Completed in 1978, Angelo’s first film was Indian alright—but not the kind you might assume.  His short, Bambu Island,  was shot in the West Indies about Rastafarian woodcarvers, complete with reggae soundtrack.  But the opportunities were sparse, so during the 80s he tended bar, took acting classes and became a cameraman at a southern California television station.  Along the way he’s snared a few acting roles in shows like Dr. Quinn, Medicine Woman, ER, and more recently, The Shield  and the Eddie Murphy film, Norbit.  Angelo’s prowess behind the camera didn’t go unnoticed, however, as he earned a coveted Rockefeller Fellowship to study film and video.

Through it all, he’s continued to do what he started lo those many years ago. Make films. With more than a dozen to his credit, he has produced award winning documentaries including the three-part series, Whispers,  about southern California Native tribes and other projects profiling age discrimination in Hollywood, a Death Valley marathon, and the legendary country music venue, the Palomino Club.

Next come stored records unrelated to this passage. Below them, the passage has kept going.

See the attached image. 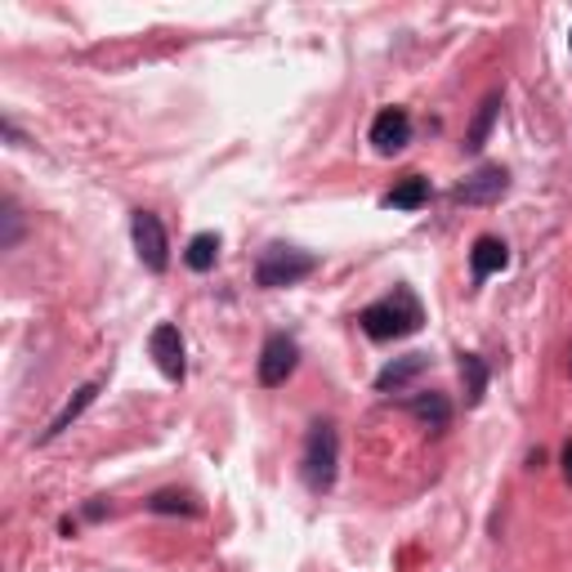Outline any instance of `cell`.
<instances>
[{
  "mask_svg": "<svg viewBox=\"0 0 572 572\" xmlns=\"http://www.w3.org/2000/svg\"><path fill=\"white\" fill-rule=\"evenodd\" d=\"M505 188H510V170L505 166H479L465 184H456V201H465V206H492V201H501L505 197Z\"/></svg>",
  "mask_w": 572,
  "mask_h": 572,
  "instance_id": "obj_8",
  "label": "cell"
},
{
  "mask_svg": "<svg viewBox=\"0 0 572 572\" xmlns=\"http://www.w3.org/2000/svg\"><path fill=\"white\" fill-rule=\"evenodd\" d=\"M367 139H372V148L381 157H394V152H403L412 144V117L403 108H381L372 130H367Z\"/></svg>",
  "mask_w": 572,
  "mask_h": 572,
  "instance_id": "obj_7",
  "label": "cell"
},
{
  "mask_svg": "<svg viewBox=\"0 0 572 572\" xmlns=\"http://www.w3.org/2000/svg\"><path fill=\"white\" fill-rule=\"evenodd\" d=\"M425 201H430V179L425 175H407L403 184H394L385 193V206H394V210H421Z\"/></svg>",
  "mask_w": 572,
  "mask_h": 572,
  "instance_id": "obj_14",
  "label": "cell"
},
{
  "mask_svg": "<svg viewBox=\"0 0 572 572\" xmlns=\"http://www.w3.org/2000/svg\"><path fill=\"white\" fill-rule=\"evenodd\" d=\"M103 510H108V505H103V496H95V505H86V514H90V519H103Z\"/></svg>",
  "mask_w": 572,
  "mask_h": 572,
  "instance_id": "obj_19",
  "label": "cell"
},
{
  "mask_svg": "<svg viewBox=\"0 0 572 572\" xmlns=\"http://www.w3.org/2000/svg\"><path fill=\"white\" fill-rule=\"evenodd\" d=\"M487 363L479 354H461V381H465V407H479L487 394Z\"/></svg>",
  "mask_w": 572,
  "mask_h": 572,
  "instance_id": "obj_15",
  "label": "cell"
},
{
  "mask_svg": "<svg viewBox=\"0 0 572 572\" xmlns=\"http://www.w3.org/2000/svg\"><path fill=\"white\" fill-rule=\"evenodd\" d=\"M130 241H135V255L148 273H166L170 268V237H166V224L152 215V210H135L130 215Z\"/></svg>",
  "mask_w": 572,
  "mask_h": 572,
  "instance_id": "obj_4",
  "label": "cell"
},
{
  "mask_svg": "<svg viewBox=\"0 0 572 572\" xmlns=\"http://www.w3.org/2000/svg\"><path fill=\"white\" fill-rule=\"evenodd\" d=\"M148 354H152V363L161 367V376L166 381H184L188 376V358H184V336H179V327L175 323H157L152 327V336H148Z\"/></svg>",
  "mask_w": 572,
  "mask_h": 572,
  "instance_id": "obj_6",
  "label": "cell"
},
{
  "mask_svg": "<svg viewBox=\"0 0 572 572\" xmlns=\"http://www.w3.org/2000/svg\"><path fill=\"white\" fill-rule=\"evenodd\" d=\"M336 470H341V434L332 421H314L305 434V452H300V474L314 492H332L336 487Z\"/></svg>",
  "mask_w": 572,
  "mask_h": 572,
  "instance_id": "obj_2",
  "label": "cell"
},
{
  "mask_svg": "<svg viewBox=\"0 0 572 572\" xmlns=\"http://www.w3.org/2000/svg\"><path fill=\"white\" fill-rule=\"evenodd\" d=\"M99 389H103V381H90V385H81V389H77V394H72L68 403H63V412H59V416L50 421V430L41 434V443H50V438H59V434H63V430H68V425H72V421H77V416L86 412V407H95V398H99Z\"/></svg>",
  "mask_w": 572,
  "mask_h": 572,
  "instance_id": "obj_12",
  "label": "cell"
},
{
  "mask_svg": "<svg viewBox=\"0 0 572 572\" xmlns=\"http://www.w3.org/2000/svg\"><path fill=\"white\" fill-rule=\"evenodd\" d=\"M496 117H501V95H487V99L479 103V112H474L470 130H465V152H483V144H487V135H492Z\"/></svg>",
  "mask_w": 572,
  "mask_h": 572,
  "instance_id": "obj_13",
  "label": "cell"
},
{
  "mask_svg": "<svg viewBox=\"0 0 572 572\" xmlns=\"http://www.w3.org/2000/svg\"><path fill=\"white\" fill-rule=\"evenodd\" d=\"M215 259H219V233H197V237L188 241V250H184V264H188L193 273H210Z\"/></svg>",
  "mask_w": 572,
  "mask_h": 572,
  "instance_id": "obj_16",
  "label": "cell"
},
{
  "mask_svg": "<svg viewBox=\"0 0 572 572\" xmlns=\"http://www.w3.org/2000/svg\"><path fill=\"white\" fill-rule=\"evenodd\" d=\"M314 268H318V255H309L300 246H286V241H273L255 259V286H264V292H282V286L305 282Z\"/></svg>",
  "mask_w": 572,
  "mask_h": 572,
  "instance_id": "obj_3",
  "label": "cell"
},
{
  "mask_svg": "<svg viewBox=\"0 0 572 572\" xmlns=\"http://www.w3.org/2000/svg\"><path fill=\"white\" fill-rule=\"evenodd\" d=\"M358 327L372 336V341H407L425 327V305L416 300L412 286H394L389 296H381L376 305H367L358 314Z\"/></svg>",
  "mask_w": 572,
  "mask_h": 572,
  "instance_id": "obj_1",
  "label": "cell"
},
{
  "mask_svg": "<svg viewBox=\"0 0 572 572\" xmlns=\"http://www.w3.org/2000/svg\"><path fill=\"white\" fill-rule=\"evenodd\" d=\"M148 510H152V514H197V501H193L188 492H157V496L148 501Z\"/></svg>",
  "mask_w": 572,
  "mask_h": 572,
  "instance_id": "obj_18",
  "label": "cell"
},
{
  "mask_svg": "<svg viewBox=\"0 0 572 572\" xmlns=\"http://www.w3.org/2000/svg\"><path fill=\"white\" fill-rule=\"evenodd\" d=\"M407 412H412L421 425H430V430H447V425H452V403H447V394H438V389L407 394Z\"/></svg>",
  "mask_w": 572,
  "mask_h": 572,
  "instance_id": "obj_11",
  "label": "cell"
},
{
  "mask_svg": "<svg viewBox=\"0 0 572 572\" xmlns=\"http://www.w3.org/2000/svg\"><path fill=\"white\" fill-rule=\"evenodd\" d=\"M568 46H572V37H568Z\"/></svg>",
  "mask_w": 572,
  "mask_h": 572,
  "instance_id": "obj_21",
  "label": "cell"
},
{
  "mask_svg": "<svg viewBox=\"0 0 572 572\" xmlns=\"http://www.w3.org/2000/svg\"><path fill=\"white\" fill-rule=\"evenodd\" d=\"M425 367H430L425 354H403V358L385 363V367L376 372V394H403L416 376H425Z\"/></svg>",
  "mask_w": 572,
  "mask_h": 572,
  "instance_id": "obj_9",
  "label": "cell"
},
{
  "mask_svg": "<svg viewBox=\"0 0 572 572\" xmlns=\"http://www.w3.org/2000/svg\"><path fill=\"white\" fill-rule=\"evenodd\" d=\"M505 264H510V246H505L501 237L483 233V237L474 241V250H470V273H474V282H487V277L501 273Z\"/></svg>",
  "mask_w": 572,
  "mask_h": 572,
  "instance_id": "obj_10",
  "label": "cell"
},
{
  "mask_svg": "<svg viewBox=\"0 0 572 572\" xmlns=\"http://www.w3.org/2000/svg\"><path fill=\"white\" fill-rule=\"evenodd\" d=\"M296 367H300V345L286 336V332H273L264 341V349H259V385L264 389H277V385L292 381Z\"/></svg>",
  "mask_w": 572,
  "mask_h": 572,
  "instance_id": "obj_5",
  "label": "cell"
},
{
  "mask_svg": "<svg viewBox=\"0 0 572 572\" xmlns=\"http://www.w3.org/2000/svg\"><path fill=\"white\" fill-rule=\"evenodd\" d=\"M0 250H14L19 241H23V233H28V219H23V210H19V201L14 197H6L0 201Z\"/></svg>",
  "mask_w": 572,
  "mask_h": 572,
  "instance_id": "obj_17",
  "label": "cell"
},
{
  "mask_svg": "<svg viewBox=\"0 0 572 572\" xmlns=\"http://www.w3.org/2000/svg\"><path fill=\"white\" fill-rule=\"evenodd\" d=\"M563 470H568V479H572V443L563 447Z\"/></svg>",
  "mask_w": 572,
  "mask_h": 572,
  "instance_id": "obj_20",
  "label": "cell"
}]
</instances>
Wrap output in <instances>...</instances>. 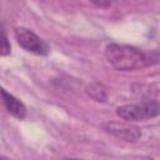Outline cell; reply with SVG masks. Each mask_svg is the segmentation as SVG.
I'll return each mask as SVG.
<instances>
[{
  "label": "cell",
  "mask_w": 160,
  "mask_h": 160,
  "mask_svg": "<svg viewBox=\"0 0 160 160\" xmlns=\"http://www.w3.org/2000/svg\"><path fill=\"white\" fill-rule=\"evenodd\" d=\"M8 54H10V42L8 40V35L4 25L0 24V55L4 56Z\"/></svg>",
  "instance_id": "7"
},
{
  "label": "cell",
  "mask_w": 160,
  "mask_h": 160,
  "mask_svg": "<svg viewBox=\"0 0 160 160\" xmlns=\"http://www.w3.org/2000/svg\"><path fill=\"white\" fill-rule=\"evenodd\" d=\"M88 95L95 101H105L106 100V88L100 82H92L86 88Z\"/></svg>",
  "instance_id": "6"
},
{
  "label": "cell",
  "mask_w": 160,
  "mask_h": 160,
  "mask_svg": "<svg viewBox=\"0 0 160 160\" xmlns=\"http://www.w3.org/2000/svg\"><path fill=\"white\" fill-rule=\"evenodd\" d=\"M0 95L2 98V102H4L5 108H6V110L12 116H15L18 119H24L26 116V108L19 99H16L14 95L8 92L2 88H0Z\"/></svg>",
  "instance_id": "5"
},
{
  "label": "cell",
  "mask_w": 160,
  "mask_h": 160,
  "mask_svg": "<svg viewBox=\"0 0 160 160\" xmlns=\"http://www.w3.org/2000/svg\"><path fill=\"white\" fill-rule=\"evenodd\" d=\"M102 128L106 132L122 139L125 141H135L141 136V131L139 128L130 125V124H124V122H106L102 124Z\"/></svg>",
  "instance_id": "4"
},
{
  "label": "cell",
  "mask_w": 160,
  "mask_h": 160,
  "mask_svg": "<svg viewBox=\"0 0 160 160\" xmlns=\"http://www.w3.org/2000/svg\"><path fill=\"white\" fill-rule=\"evenodd\" d=\"M95 6L98 8H102V9H108L111 6L112 0H90Z\"/></svg>",
  "instance_id": "8"
},
{
  "label": "cell",
  "mask_w": 160,
  "mask_h": 160,
  "mask_svg": "<svg viewBox=\"0 0 160 160\" xmlns=\"http://www.w3.org/2000/svg\"><path fill=\"white\" fill-rule=\"evenodd\" d=\"M105 58L116 70L130 71L146 66L149 58L141 50L121 44H109L105 48Z\"/></svg>",
  "instance_id": "1"
},
{
  "label": "cell",
  "mask_w": 160,
  "mask_h": 160,
  "mask_svg": "<svg viewBox=\"0 0 160 160\" xmlns=\"http://www.w3.org/2000/svg\"><path fill=\"white\" fill-rule=\"evenodd\" d=\"M14 36L18 44L26 51H30L38 55H46L50 50L48 44L42 39H40L34 31L26 28H16L14 31Z\"/></svg>",
  "instance_id": "3"
},
{
  "label": "cell",
  "mask_w": 160,
  "mask_h": 160,
  "mask_svg": "<svg viewBox=\"0 0 160 160\" xmlns=\"http://www.w3.org/2000/svg\"><path fill=\"white\" fill-rule=\"evenodd\" d=\"M159 104L158 101H146L142 104L121 105L116 109V115L126 121H138L158 116Z\"/></svg>",
  "instance_id": "2"
}]
</instances>
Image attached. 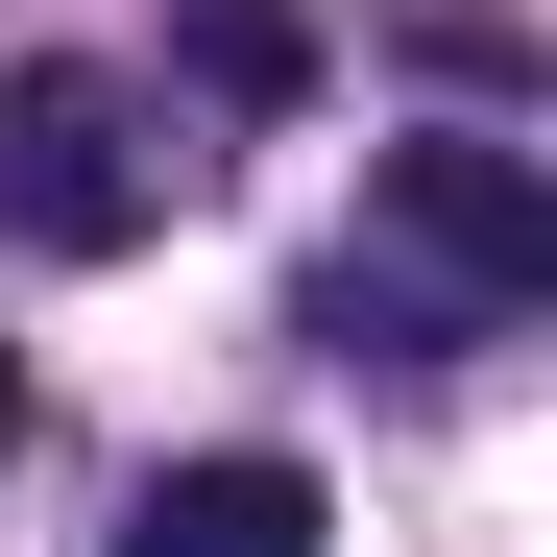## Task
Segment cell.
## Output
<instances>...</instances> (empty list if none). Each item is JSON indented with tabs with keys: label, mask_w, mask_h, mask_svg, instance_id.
I'll list each match as a JSON object with an SVG mask.
<instances>
[{
	"label": "cell",
	"mask_w": 557,
	"mask_h": 557,
	"mask_svg": "<svg viewBox=\"0 0 557 557\" xmlns=\"http://www.w3.org/2000/svg\"><path fill=\"white\" fill-rule=\"evenodd\" d=\"M533 292H557V170L533 146L460 122V146H388V170H363V267H339L363 339H509Z\"/></svg>",
	"instance_id": "1"
},
{
	"label": "cell",
	"mask_w": 557,
	"mask_h": 557,
	"mask_svg": "<svg viewBox=\"0 0 557 557\" xmlns=\"http://www.w3.org/2000/svg\"><path fill=\"white\" fill-rule=\"evenodd\" d=\"M0 219H25L49 267H122L170 219V146H146V98L98 49H25V73H0Z\"/></svg>",
	"instance_id": "2"
},
{
	"label": "cell",
	"mask_w": 557,
	"mask_h": 557,
	"mask_svg": "<svg viewBox=\"0 0 557 557\" xmlns=\"http://www.w3.org/2000/svg\"><path fill=\"white\" fill-rule=\"evenodd\" d=\"M315 460H170V485L122 509V557H315Z\"/></svg>",
	"instance_id": "3"
},
{
	"label": "cell",
	"mask_w": 557,
	"mask_h": 557,
	"mask_svg": "<svg viewBox=\"0 0 557 557\" xmlns=\"http://www.w3.org/2000/svg\"><path fill=\"white\" fill-rule=\"evenodd\" d=\"M195 98L219 122H292L315 98V25H292V0H195Z\"/></svg>",
	"instance_id": "4"
},
{
	"label": "cell",
	"mask_w": 557,
	"mask_h": 557,
	"mask_svg": "<svg viewBox=\"0 0 557 557\" xmlns=\"http://www.w3.org/2000/svg\"><path fill=\"white\" fill-rule=\"evenodd\" d=\"M0 436H25V363H0Z\"/></svg>",
	"instance_id": "5"
}]
</instances>
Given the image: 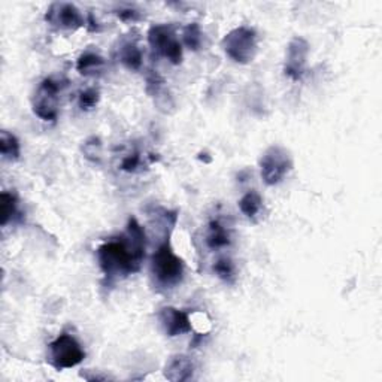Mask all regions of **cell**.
<instances>
[{"label":"cell","instance_id":"6da1fadb","mask_svg":"<svg viewBox=\"0 0 382 382\" xmlns=\"http://www.w3.org/2000/svg\"><path fill=\"white\" fill-rule=\"evenodd\" d=\"M145 249V230L135 216H130L121 236L111 239L97 248L99 266L109 281L125 278L141 271Z\"/></svg>","mask_w":382,"mask_h":382},{"label":"cell","instance_id":"7a4b0ae2","mask_svg":"<svg viewBox=\"0 0 382 382\" xmlns=\"http://www.w3.org/2000/svg\"><path fill=\"white\" fill-rule=\"evenodd\" d=\"M151 273L159 287L168 290L180 285L184 278V261L175 254L169 239L152 254Z\"/></svg>","mask_w":382,"mask_h":382},{"label":"cell","instance_id":"3957f363","mask_svg":"<svg viewBox=\"0 0 382 382\" xmlns=\"http://www.w3.org/2000/svg\"><path fill=\"white\" fill-rule=\"evenodd\" d=\"M226 56L239 65H248L257 56V32L248 25H240L228 32L221 41Z\"/></svg>","mask_w":382,"mask_h":382},{"label":"cell","instance_id":"277c9868","mask_svg":"<svg viewBox=\"0 0 382 382\" xmlns=\"http://www.w3.org/2000/svg\"><path fill=\"white\" fill-rule=\"evenodd\" d=\"M261 180L266 185H278L295 168V161L290 151L281 145H272L267 148L259 161Z\"/></svg>","mask_w":382,"mask_h":382},{"label":"cell","instance_id":"5b68a950","mask_svg":"<svg viewBox=\"0 0 382 382\" xmlns=\"http://www.w3.org/2000/svg\"><path fill=\"white\" fill-rule=\"evenodd\" d=\"M84 359L85 351L82 350L81 343L68 333H61L57 339L51 342L48 347V363L53 366L56 371L72 369L82 363Z\"/></svg>","mask_w":382,"mask_h":382},{"label":"cell","instance_id":"8992f818","mask_svg":"<svg viewBox=\"0 0 382 382\" xmlns=\"http://www.w3.org/2000/svg\"><path fill=\"white\" fill-rule=\"evenodd\" d=\"M148 44L154 53L168 58L172 65H180L183 61V45L178 41L172 25H152L148 30Z\"/></svg>","mask_w":382,"mask_h":382},{"label":"cell","instance_id":"52a82bcc","mask_svg":"<svg viewBox=\"0 0 382 382\" xmlns=\"http://www.w3.org/2000/svg\"><path fill=\"white\" fill-rule=\"evenodd\" d=\"M61 84L54 78H45L36 88L32 106L36 117L44 121H56L58 117Z\"/></svg>","mask_w":382,"mask_h":382},{"label":"cell","instance_id":"ba28073f","mask_svg":"<svg viewBox=\"0 0 382 382\" xmlns=\"http://www.w3.org/2000/svg\"><path fill=\"white\" fill-rule=\"evenodd\" d=\"M309 42L302 36L292 37L287 47L284 72L292 81H300L307 72L309 57Z\"/></svg>","mask_w":382,"mask_h":382},{"label":"cell","instance_id":"9c48e42d","mask_svg":"<svg viewBox=\"0 0 382 382\" xmlns=\"http://www.w3.org/2000/svg\"><path fill=\"white\" fill-rule=\"evenodd\" d=\"M45 21L61 30H78L85 25L81 11L75 5L66 2L51 5L45 14Z\"/></svg>","mask_w":382,"mask_h":382},{"label":"cell","instance_id":"30bf717a","mask_svg":"<svg viewBox=\"0 0 382 382\" xmlns=\"http://www.w3.org/2000/svg\"><path fill=\"white\" fill-rule=\"evenodd\" d=\"M159 321L169 338L181 336L190 333L193 327H191L190 316L187 312L176 309L173 307H164L157 314Z\"/></svg>","mask_w":382,"mask_h":382},{"label":"cell","instance_id":"8fae6325","mask_svg":"<svg viewBox=\"0 0 382 382\" xmlns=\"http://www.w3.org/2000/svg\"><path fill=\"white\" fill-rule=\"evenodd\" d=\"M195 375V363L184 354H176L164 367V378L172 382L190 381Z\"/></svg>","mask_w":382,"mask_h":382},{"label":"cell","instance_id":"7c38bea8","mask_svg":"<svg viewBox=\"0 0 382 382\" xmlns=\"http://www.w3.org/2000/svg\"><path fill=\"white\" fill-rule=\"evenodd\" d=\"M118 58L130 70H139L142 68V51L133 41H127L118 48Z\"/></svg>","mask_w":382,"mask_h":382},{"label":"cell","instance_id":"4fadbf2b","mask_svg":"<svg viewBox=\"0 0 382 382\" xmlns=\"http://www.w3.org/2000/svg\"><path fill=\"white\" fill-rule=\"evenodd\" d=\"M232 244L230 233H228L227 228L220 221H211L208 235H207V245L211 249H221Z\"/></svg>","mask_w":382,"mask_h":382},{"label":"cell","instance_id":"5bb4252c","mask_svg":"<svg viewBox=\"0 0 382 382\" xmlns=\"http://www.w3.org/2000/svg\"><path fill=\"white\" fill-rule=\"evenodd\" d=\"M239 209L248 220L254 221L261 214V209H263L261 196L254 190L248 191V193L242 196V199L239 200Z\"/></svg>","mask_w":382,"mask_h":382},{"label":"cell","instance_id":"9a60e30c","mask_svg":"<svg viewBox=\"0 0 382 382\" xmlns=\"http://www.w3.org/2000/svg\"><path fill=\"white\" fill-rule=\"evenodd\" d=\"M0 152H2L4 159L11 161H17L20 159L21 147L16 135H12L6 130L0 132Z\"/></svg>","mask_w":382,"mask_h":382},{"label":"cell","instance_id":"2e32d148","mask_svg":"<svg viewBox=\"0 0 382 382\" xmlns=\"http://www.w3.org/2000/svg\"><path fill=\"white\" fill-rule=\"evenodd\" d=\"M105 66V60L96 53H85L76 61V70L84 76L96 75Z\"/></svg>","mask_w":382,"mask_h":382},{"label":"cell","instance_id":"e0dca14e","mask_svg":"<svg viewBox=\"0 0 382 382\" xmlns=\"http://www.w3.org/2000/svg\"><path fill=\"white\" fill-rule=\"evenodd\" d=\"M17 207L18 203L16 195L8 193V191L0 195V224L4 227L16 216Z\"/></svg>","mask_w":382,"mask_h":382},{"label":"cell","instance_id":"ac0fdd59","mask_svg":"<svg viewBox=\"0 0 382 382\" xmlns=\"http://www.w3.org/2000/svg\"><path fill=\"white\" fill-rule=\"evenodd\" d=\"M184 45L191 51H199L203 44V33L197 23H190L183 32Z\"/></svg>","mask_w":382,"mask_h":382},{"label":"cell","instance_id":"d6986e66","mask_svg":"<svg viewBox=\"0 0 382 382\" xmlns=\"http://www.w3.org/2000/svg\"><path fill=\"white\" fill-rule=\"evenodd\" d=\"M212 269H214V273L218 276L220 279H223V281H226V283H233L235 281L236 269H235V264H233V261L230 259H227V257L218 259L215 261Z\"/></svg>","mask_w":382,"mask_h":382},{"label":"cell","instance_id":"ffe728a7","mask_svg":"<svg viewBox=\"0 0 382 382\" xmlns=\"http://www.w3.org/2000/svg\"><path fill=\"white\" fill-rule=\"evenodd\" d=\"M100 100V93L97 88H87V90L80 93L78 105L82 111H92L97 106Z\"/></svg>","mask_w":382,"mask_h":382},{"label":"cell","instance_id":"44dd1931","mask_svg":"<svg viewBox=\"0 0 382 382\" xmlns=\"http://www.w3.org/2000/svg\"><path fill=\"white\" fill-rule=\"evenodd\" d=\"M141 164H142V157L141 154H139V152H133V154H129V156H125L121 161V171L124 172H136L139 168H141Z\"/></svg>","mask_w":382,"mask_h":382},{"label":"cell","instance_id":"7402d4cb","mask_svg":"<svg viewBox=\"0 0 382 382\" xmlns=\"http://www.w3.org/2000/svg\"><path fill=\"white\" fill-rule=\"evenodd\" d=\"M117 16L123 20V21H137L139 20V12L132 9V8H125V9H120L117 12Z\"/></svg>","mask_w":382,"mask_h":382}]
</instances>
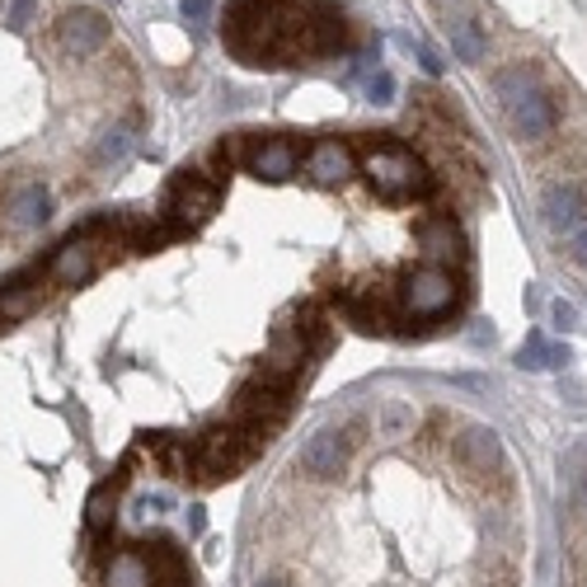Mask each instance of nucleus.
Listing matches in <instances>:
<instances>
[{
    "label": "nucleus",
    "instance_id": "obj_1",
    "mask_svg": "<svg viewBox=\"0 0 587 587\" xmlns=\"http://www.w3.org/2000/svg\"><path fill=\"white\" fill-rule=\"evenodd\" d=\"M363 174L371 179L376 193H386V198H424L432 188L428 164L418 160L409 146H395V142L371 146L363 156Z\"/></svg>",
    "mask_w": 587,
    "mask_h": 587
},
{
    "label": "nucleus",
    "instance_id": "obj_2",
    "mask_svg": "<svg viewBox=\"0 0 587 587\" xmlns=\"http://www.w3.org/2000/svg\"><path fill=\"white\" fill-rule=\"evenodd\" d=\"M264 442H268V432H259V428H240V424L212 428L198 442V479H225V475L245 470L259 456Z\"/></svg>",
    "mask_w": 587,
    "mask_h": 587
},
{
    "label": "nucleus",
    "instance_id": "obj_3",
    "mask_svg": "<svg viewBox=\"0 0 587 587\" xmlns=\"http://www.w3.org/2000/svg\"><path fill=\"white\" fill-rule=\"evenodd\" d=\"M395 306L400 315H414V320H438L456 306V278L447 273V268H414V273L400 278L395 288Z\"/></svg>",
    "mask_w": 587,
    "mask_h": 587
},
{
    "label": "nucleus",
    "instance_id": "obj_4",
    "mask_svg": "<svg viewBox=\"0 0 587 587\" xmlns=\"http://www.w3.org/2000/svg\"><path fill=\"white\" fill-rule=\"evenodd\" d=\"M499 95H503V109H507V118H513V127L522 132V137H546V132L554 127L550 99L536 89V81H531V71H526V66L499 75Z\"/></svg>",
    "mask_w": 587,
    "mask_h": 587
},
{
    "label": "nucleus",
    "instance_id": "obj_5",
    "mask_svg": "<svg viewBox=\"0 0 587 587\" xmlns=\"http://www.w3.org/2000/svg\"><path fill=\"white\" fill-rule=\"evenodd\" d=\"M217 212V184H207L198 174H179L170 193H164V225L170 231H193Z\"/></svg>",
    "mask_w": 587,
    "mask_h": 587
},
{
    "label": "nucleus",
    "instance_id": "obj_6",
    "mask_svg": "<svg viewBox=\"0 0 587 587\" xmlns=\"http://www.w3.org/2000/svg\"><path fill=\"white\" fill-rule=\"evenodd\" d=\"M99 254H103V240H99L95 225H85L81 235H71L66 245H57L48 273H52L57 288H81V282L99 268Z\"/></svg>",
    "mask_w": 587,
    "mask_h": 587
},
{
    "label": "nucleus",
    "instance_id": "obj_7",
    "mask_svg": "<svg viewBox=\"0 0 587 587\" xmlns=\"http://www.w3.org/2000/svg\"><path fill=\"white\" fill-rule=\"evenodd\" d=\"M231 418L240 428H278L282 418H288V395H282V386H268L264 376L259 381H249V386H240V395L231 404Z\"/></svg>",
    "mask_w": 587,
    "mask_h": 587
},
{
    "label": "nucleus",
    "instance_id": "obj_8",
    "mask_svg": "<svg viewBox=\"0 0 587 587\" xmlns=\"http://www.w3.org/2000/svg\"><path fill=\"white\" fill-rule=\"evenodd\" d=\"M113 24L103 10H89V5H75L62 14V24H57V42H62V52L71 57H95L103 42H109Z\"/></svg>",
    "mask_w": 587,
    "mask_h": 587
},
{
    "label": "nucleus",
    "instance_id": "obj_9",
    "mask_svg": "<svg viewBox=\"0 0 587 587\" xmlns=\"http://www.w3.org/2000/svg\"><path fill=\"white\" fill-rule=\"evenodd\" d=\"M456 465L465 475H475V479L503 475V442H499V432L485 428V424H470L456 438Z\"/></svg>",
    "mask_w": 587,
    "mask_h": 587
},
{
    "label": "nucleus",
    "instance_id": "obj_10",
    "mask_svg": "<svg viewBox=\"0 0 587 587\" xmlns=\"http://www.w3.org/2000/svg\"><path fill=\"white\" fill-rule=\"evenodd\" d=\"M296 465H301V470H306L310 479L329 485V479H339L343 470H348V438H343L339 428H320L315 438H306Z\"/></svg>",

His newest production is a departure from his documentarian roots. Early next year Angelo will start filming Fallen Angels,  a dramatic feature about a reincarnated Chumash spiritual leader and a Vietnam Vet rock musician starring himself, Nick Ramos and several of Indian Country’s top actors. It’s a go as he anxiously waits for the final funding to roll in.

“Yeah, it takes a lot of balls to knock on doors and shake people down for money. But you have to be persistent; you have to be good with people.  And most of all, you have to believe in your project,” he adds, “Fortunately, I like the whole concept of being the auteur. The writing, the script, the producing—making the film and finding the money.  All of it.”

Persistent?  No doubt about it.  And optimistic as he seeks to tell the Native experience in an authentically Native voice.

“It’s such a fascinating genre. The stories we provide in this genre are so incredible, but even now there’s really not a big audience for Native films. We still have to find our audience, which, once people understand our history and traditions, they will.”

Which is why Fallen Angels, an edgy drama infused with his own rebel spirit, is Angelo’s magnum opus to contemporary Indian life.  Sure, maybe the mass audience isn’t there. Yet. 

But 30 years after he first ventured into the minefield of moviemaking it’s heartening to know that Indians today are not simply relegated to riding horses and wearing war paint and playing second banana to white guys riding horses and wearing war paint. They are the producers and directors—writing the screenplays, working the cameras, starring in feature films, comedies and television.

They are doing all this and more. And for that you can thank the few trailblazers who stubbornly ignored the conventional wisdom.  Like George Angelo, who lucky for us, is not a fickle man.